Added to this, we appear to be losing valued people that have made our town a really good place to live.

Two have recently died, much to the sorrow of many. Dr. Mike Pilkington was a local GP for many years, and was mine for some of them.

He was an absolute gentleman, always courteous, friendly and approachable, a joy to be around and to know.

I wouldn’t have said that he was particularly a “trier of new things” but I do remember he was one of the first people locally to purchase an Austin Allegro, a car reported to be ahead of its time with its much hyped “gas based” suspension.

But it was a bit of a disaster for the doctor who was let down badly on his rounds when the suspension collapsed, leaving him stranded far from home on a busy day.

The second recent loss is of Dorothy Hardiman. Dorothy and her husband Gordon lived and worked for many years in Station Street, running the tobacconist’s and sweet shop.

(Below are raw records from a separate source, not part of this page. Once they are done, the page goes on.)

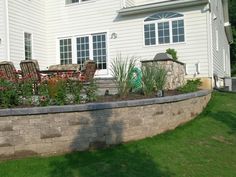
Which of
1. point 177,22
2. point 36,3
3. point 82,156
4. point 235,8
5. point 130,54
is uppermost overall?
point 235,8

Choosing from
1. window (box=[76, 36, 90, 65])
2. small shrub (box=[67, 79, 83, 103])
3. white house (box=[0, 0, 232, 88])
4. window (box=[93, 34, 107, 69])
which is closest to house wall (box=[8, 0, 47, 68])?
white house (box=[0, 0, 232, 88])

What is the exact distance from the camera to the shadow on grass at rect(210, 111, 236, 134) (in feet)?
29.5

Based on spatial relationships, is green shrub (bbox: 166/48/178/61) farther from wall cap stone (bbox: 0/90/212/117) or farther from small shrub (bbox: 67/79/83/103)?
small shrub (bbox: 67/79/83/103)

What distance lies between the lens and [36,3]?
1653cm

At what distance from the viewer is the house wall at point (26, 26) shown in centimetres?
1466

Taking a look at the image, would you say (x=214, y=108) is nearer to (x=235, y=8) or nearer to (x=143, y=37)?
(x=143, y=37)

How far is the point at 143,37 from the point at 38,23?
500 cm

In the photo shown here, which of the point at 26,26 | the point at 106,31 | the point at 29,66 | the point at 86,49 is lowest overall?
the point at 29,66

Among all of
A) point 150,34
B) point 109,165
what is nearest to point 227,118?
point 109,165

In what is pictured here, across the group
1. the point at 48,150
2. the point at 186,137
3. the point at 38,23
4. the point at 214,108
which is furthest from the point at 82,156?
the point at 38,23

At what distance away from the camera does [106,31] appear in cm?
1605

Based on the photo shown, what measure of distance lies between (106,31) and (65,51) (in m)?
2.32

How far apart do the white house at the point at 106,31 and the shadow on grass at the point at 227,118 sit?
4.07 m

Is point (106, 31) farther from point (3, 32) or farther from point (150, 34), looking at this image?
point (3, 32)
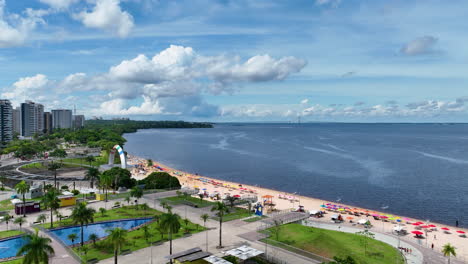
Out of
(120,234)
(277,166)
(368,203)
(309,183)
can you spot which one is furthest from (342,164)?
(120,234)

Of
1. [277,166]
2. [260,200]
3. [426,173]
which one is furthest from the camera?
[277,166]

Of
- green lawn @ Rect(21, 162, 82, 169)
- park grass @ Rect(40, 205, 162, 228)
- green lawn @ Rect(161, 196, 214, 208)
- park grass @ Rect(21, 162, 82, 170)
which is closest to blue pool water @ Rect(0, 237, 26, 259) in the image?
park grass @ Rect(40, 205, 162, 228)

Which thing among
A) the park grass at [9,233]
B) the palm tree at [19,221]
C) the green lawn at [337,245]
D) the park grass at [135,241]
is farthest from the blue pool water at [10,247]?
the green lawn at [337,245]

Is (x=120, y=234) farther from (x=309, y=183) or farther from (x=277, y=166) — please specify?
(x=277, y=166)

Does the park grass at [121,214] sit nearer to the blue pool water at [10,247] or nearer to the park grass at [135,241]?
the park grass at [135,241]

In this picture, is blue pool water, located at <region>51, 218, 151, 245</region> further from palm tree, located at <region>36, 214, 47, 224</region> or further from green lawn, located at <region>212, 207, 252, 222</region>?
green lawn, located at <region>212, 207, 252, 222</region>

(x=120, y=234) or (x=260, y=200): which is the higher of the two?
(x=120, y=234)

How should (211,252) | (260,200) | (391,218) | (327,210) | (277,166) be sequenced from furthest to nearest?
Answer: (277,166) → (260,200) → (327,210) → (391,218) → (211,252)
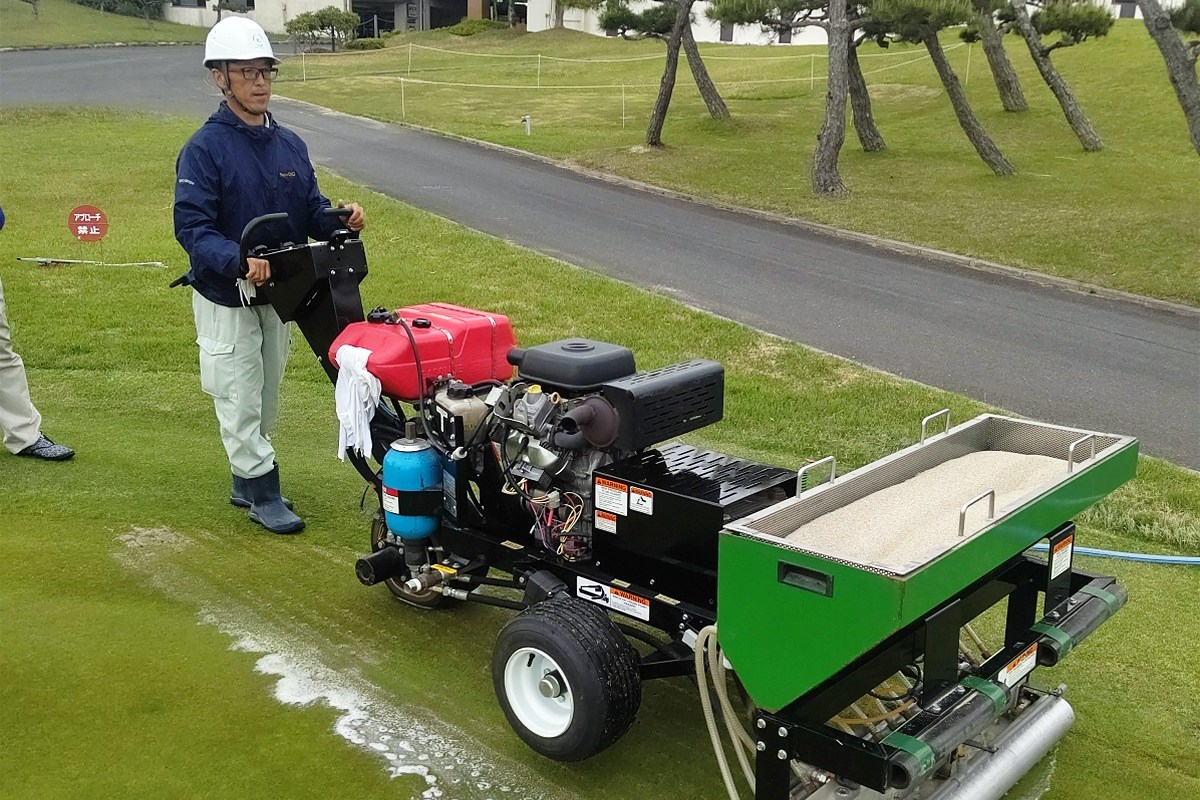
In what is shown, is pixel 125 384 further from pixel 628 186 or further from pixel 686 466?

In later years, and in retirement, Dorothy involved herself in all sorts of town activities including notably and for many years, the hospital’s League of Friends. Always bright, always smiling and always busy doing something worthwhile. People like these are hard to replace.

Another loss, heartfelt by many, is the retirement of our Methodist minister, the Rev Daphne Lloyd.

A remarkable lady, she has seen the chapel through some difficult times, the biggest being the structural problems that have beset the building over recent years.

There is much more work yet to be done here, and further expensive work at that. A Pinnacle Appeal has been launched to bring in more much needed funds.

There is no doubt, however, that the outstanding problems will be overcome, with leadership like the church has just had. I am sure we all wish Rev Lloyd a long and happy retirement.